Kau ingin rasakan cucuran airmata, luka, duka yang saya punya? Jangan, aku takut engkau akan tenggelam dalam airmataku. Jangan, aku khawatir patahan reranting luka dukaku menghalangi peta jejakmu.

Aku menjadi saksi kebiadaban. Aku menjadi saksi pembantaian. Aku menjadi bukti ketidakberdayaan. Aku dibesarkan dengan dendam dan darah. Aku diasuh tangan keras senjata dan peluru. Entah berapa abad lagi aku tamatkan kebiadaban ini. Entah berapa senja lagi akan aku isyaratkan ketakutan dan kecemasan ini.

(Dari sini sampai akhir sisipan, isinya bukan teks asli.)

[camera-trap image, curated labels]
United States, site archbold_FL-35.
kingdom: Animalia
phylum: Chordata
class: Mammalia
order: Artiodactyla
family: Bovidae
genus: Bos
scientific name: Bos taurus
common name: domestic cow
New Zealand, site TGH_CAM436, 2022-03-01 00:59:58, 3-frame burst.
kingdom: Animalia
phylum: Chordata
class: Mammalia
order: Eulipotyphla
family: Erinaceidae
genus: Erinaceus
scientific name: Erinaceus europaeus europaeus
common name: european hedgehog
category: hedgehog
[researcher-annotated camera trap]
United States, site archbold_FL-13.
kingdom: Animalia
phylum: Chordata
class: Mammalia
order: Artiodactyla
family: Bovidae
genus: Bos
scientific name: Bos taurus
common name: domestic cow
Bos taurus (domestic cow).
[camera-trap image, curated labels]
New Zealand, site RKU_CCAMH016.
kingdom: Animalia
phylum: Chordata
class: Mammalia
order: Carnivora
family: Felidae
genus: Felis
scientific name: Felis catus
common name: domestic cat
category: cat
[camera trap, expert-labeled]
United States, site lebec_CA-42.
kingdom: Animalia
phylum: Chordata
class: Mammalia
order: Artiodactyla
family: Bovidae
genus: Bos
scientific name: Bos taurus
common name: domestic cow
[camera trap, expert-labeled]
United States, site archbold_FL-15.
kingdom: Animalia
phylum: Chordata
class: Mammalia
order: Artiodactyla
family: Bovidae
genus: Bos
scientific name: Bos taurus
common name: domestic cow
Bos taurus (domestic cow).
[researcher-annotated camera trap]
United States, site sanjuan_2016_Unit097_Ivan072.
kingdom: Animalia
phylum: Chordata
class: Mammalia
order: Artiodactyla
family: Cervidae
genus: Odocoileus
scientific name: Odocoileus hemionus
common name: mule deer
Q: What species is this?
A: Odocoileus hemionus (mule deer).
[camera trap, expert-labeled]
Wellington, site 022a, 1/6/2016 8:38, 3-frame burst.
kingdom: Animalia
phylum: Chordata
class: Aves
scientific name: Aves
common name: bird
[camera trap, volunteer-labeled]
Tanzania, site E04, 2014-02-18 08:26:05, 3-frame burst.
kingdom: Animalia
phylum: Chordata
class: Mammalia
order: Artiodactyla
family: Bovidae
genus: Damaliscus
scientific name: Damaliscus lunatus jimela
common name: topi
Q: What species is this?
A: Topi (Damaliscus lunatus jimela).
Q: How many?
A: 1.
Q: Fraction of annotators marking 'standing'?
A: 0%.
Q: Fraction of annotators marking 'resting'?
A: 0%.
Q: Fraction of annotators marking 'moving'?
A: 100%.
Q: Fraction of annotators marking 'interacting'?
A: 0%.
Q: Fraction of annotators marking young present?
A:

Aku inginkan waktu berpintu dan berjendela. Biar kutinggalkan dan kutanggalkan kenangan hitam ini. Kenangan penuh debu dan mesiu.

sudah lama saya tak punya cinta, tak ada yang tersisa, kecuali benci. Kau ingin mengembalikan cintaku yang hilang? Jangan, nanti kau kehilangan cinta, karena saya diterpa kehausan akan cinta. Biarkan sawah ladangku tetap gersang, biarkan kemarau selalu meranjau. Aku sudah terbiasa kekeringan tanpa hujan. Aku sudah terbiasa meminum seduhan keringat hangat, yang keluar dari jari-jari tangan dan kaki. Aku sudah terbiasa memandang taman tanpa bunga, karena bunga itu duri. Dan duri sudah menjadi pakaianku sehari-hari. Aku takut kau tersusuk duriku dan berdarah. Aku hanya ingin kau menjadi bunga, yang menebarkan semerbak mewangi kepada bumi”.

Aku ingin mengambil durimu, untuk melindungi bungaku.
Aku ingin memberikan semerbak bungaku, untuk membasuh lukamu.

Lalu aku gamit tangannya. Aku balut tubuhnya dengan jaket tebalku. Aku masukkan ia ke dalam gua jiwaku. Aku ingin menjadi tameng hantaman peluru baginya. Cinta. Aku mencintainya. Di sinilah cintaku dicoba. Aku ingin berkorban apa saja demi cinta. Cinta adalah perjuangan. Cinta harus diperjuangkan. Cinta adalah pengorbanan. Gigil tubuhku lumayan mereda. Aku merasakan kehangatan airmata yang mengalir deras dari kedua matanya. Aku berjalan pelan-pelan dengan menyisihkan serakan tulang-belulang. Sementara suara gelegar halilintar dari jet-jet tempur serdadu Israel masih terdengar. Aku percepat langkah kaki menuju kamar. Sampai kamar, aku langsung merebahkan tubuh di kasur: aku ingin tidur. Gadis manis cilik itu tetap di gua jiwaku. Aku balut sekujur tubuhku dengan selimut. Kelopak mata yang mekar perlahan-lahan menguncup. Redup.

Betapa terkagetnya aku ketika bangun tidur pagi hari: gadis manis cilik itu tidak ada dalam gua jiwaku. Ia telah menghilang. Aku bergegas bangkit dari ranjang. Keluar kamar. Berlari mencari gadis manis cilik itu. Tak ada tapak jejak. Aku berlari di bawah cahaya matahari pagi yang menari-nari. Tiba-tiba sayup-sayup telingaku mendengar suara: suara gadis manis cilik itu: “Thank You. Make love. Make peace. Make poems not bombs”.

Gemuruh guruh suara gadis manis cilik itu menjelma sajak:

make love
make peace
make poems
not bombs

Aku jejakkan sajak itu di tapak bumi. Aku menginjak bumi bermandikan cahaya matahari.


Asrama asmara, Darus Salam, 06/01/09 12:15:12 malam.